It is the optimistic hope of many that the economy will bounce back from these conditions easily and quickly. The idea is that after the pandemic recedes and social distancing guidelines and rules are lifted, all business activity will suddenly snap back into action, and markets will thrive.
While this miraculous recovery is certainly something to hope for, I do not expect it will be so simple. The news I have researched presents a sharply different possibility, and I have seen many experts caution against gambling with your money based on this idea.
There were problems with the economy before the current bear market even began.
It’s true that the market was riding the longest bull market in history before it all crashed. However, this bull run masked issues with debt and financing that were always present. According to MarketWatch, U.S. credit markets had more than tripled in size, from $2 trillion in 2008 to approximately $7 trillion in early 2020. The bulk of this growth was powered by a surge in the lowest grades for non-junk bonds.

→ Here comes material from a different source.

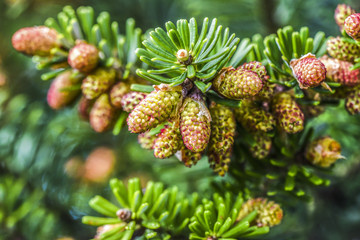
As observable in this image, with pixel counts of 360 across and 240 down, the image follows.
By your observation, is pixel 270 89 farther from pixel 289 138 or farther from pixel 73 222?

Beyond this, U.S. household debt recently topped $14 trillion according to CNBC, and studies suggest 40% of Americans would be unable to come up with $400 in an emergency. A large amount of this was because of a divide in the economy during the bull run, where several at the top saw large gains while many others lived paycheck to paycheck. Many of the latter have been forced out of a job in the current world and are now overwhelming unemployment services. These issues will remain even after recovery, perhaps triggering another fiscal crisis or significantly hampering the road to recovery.
The economy is likely to bounce back slowly.
While a “V-shaped recovery,” where markets bounce back just as quickly and as neatly as they fell, is certainly the hope, several economic experts are casting doubts on this possibility.
Scott Clemons, a strategist at Brown Brothers Harriman & Co. (one of the oldest and largest private banks in the United States), said, “We economists love our letter-shaped recoveries. But this is not going to follow a letter shape, at least not from the Latin alphabet.”
Former Fed Chairman Ben Bernanke also called the idea of a sharp recovery into question, saying, “We’ll probably have to restart activity fairly gradually, and there may be subsequent periods of slower activity again.”
Even if there is a sudden recovery from the current lows we are facing, we should all be prepared for problems that will arise from the aftermath of this crisis.
Debt and inflation will be even bigger issues than before.
In response to these dire circumstances, government spending has risen vastly. The $2 trillion economic relief package has been followed up with even more stimulus efforts. The Federal Reserve has launched “unlimited quantitative easing,” cut interest rates down to near-zero, and drastically accelerated other programs they were running, like their repo operations. All of this might be helpful in the short term, but in the long run, it will only contribute to the out-of-control spending and debt problems our government has long struggled to solve.
When people want to consider where they position their family’s legacies in these circumstances, they should keep these precautions in mind.